Many of your clients undoubtedly have begun receiving love letters from the Department of Health and Human Services’ health insurance marketplace informing them an employee is eligible for exchange subsidies.
Many of your clients undoubtedly have begun receiving love letters from the Department of Health and Human Services’ health insurance marketplace informing them an employee is eligible for exchange subsidies. This eligibility is determined in part when employees report to the marketplace that they:
- Did not have an offer of healthcare coverage from their employer
- Did have an offer of healthcare coverage, but it was not affordable or did not provide minimum value
- Were in a waiting period and unable to enroll in healthcare coverage through the employer.
The love letter then notes the employer may appeal this decision if the company believes it offered “affordable” coverage and satisfied the “minimum value” standards under the Affordable Care Act.
The notice goes on to clarify that any appeal will not “necessarily affect whether the employer will have to pay” an ACA employer mandate penalty. The IRS, it says, makes that decision.
So how should your client respond—if at all?
If the client is not a “large employer” subject to the ACA’s employer mandate requirements (50 or more full-time employees or equivalents), there likely is no reason to appeal.
For large employers, however, a successful subsidy determination appeal to the marketplace may avert a potentially more expensive and more cumbersome IRS penalty appeal process. While only the IRS can ultimately determine employer mandate penalties, the marketplace appeal might determine whether the employee was in fact eligible to receive a subsidy. This eligibility is a key factor in determining whether the employer will be subject to a mandate penalty.
Filing a successful appeal might eliminate reports from the marketplace to the IRS that the employee received a subsidy. When full-time employees who claim they did not receive an affordable offer of coverage apply for the subsidy, the rules require the federal marketplace to contact the employer in an effort to verify that representation. If the marketplace does not hear back from the employer, it generally will accept the representation as true.
Given this landscape, we think it advisable for large employers that receive notices and believe they have satisfied the ACA’s coverage requirements to appeal—or at least establish a traceable record for a later IRS appeal.
Employers have 90 days from the date of the notice to appeal with the Marketplace Appeals Center. It may be filed via an online form or a letter.
The Employer Appeal Request Form is here
If your client mails a letter, it should include the following information:
- Business name
- Employer ID number (EIN)
- Employer’s primary contact name, phone number and address
- Information from the marketplace notice the client received, including the date of the notice and information about the employee covered by the notice
- The reason for the appeal (an explanation regarding why the employee is not subsidy eligible) and any supporting documentation.
Employers choosing to submit online may be limited to appealing one employee determination at a time.
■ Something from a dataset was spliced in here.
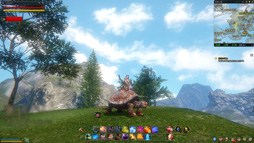 ���������꡼ No.010�Υ���ͥ������ / ����䶦Ʈ�ˤȤɤޤ餺�������䥭���ζ����ˤޤǱƶ������ICARUS ONLINE�פΥե����������ƥ��Ҳ�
We see no indication, however, that a letter-based appeal could not address multiple employees. That said, employers will have to clearly identify each employee and explain, for each employee, why the offer of coverage met the ACA’s affordability and minimum value requirements.
Following submission, the Appeals Center will notify the affected employee the appeal has been initiated, what the employee’s rights are and how the appeal may affect the employee’s eligibility for subsidies/cost sharing reductions. The Appeals Center may request additional information from the employer or simply send a decision.
Employers subject to a penalty do not need to report it with any tax return. Instead, based on the employer’s information, tax returns and marketplace reports, the IRS will calculate any potential liability.
Employers will not be contacted by the IRS regarding an employer’s shared responsibility payment until after their employees’ individual income tax returns are due, since those returns would show any claims for the premium tax credit. The employer will then have an opportunity to respond before any IRS assessment or notice and demand for payment is made.
The lesson from all of this is simple: clients, particularly large employers, should respond to these government love letters to minimize their mandate-related penalties and expenses.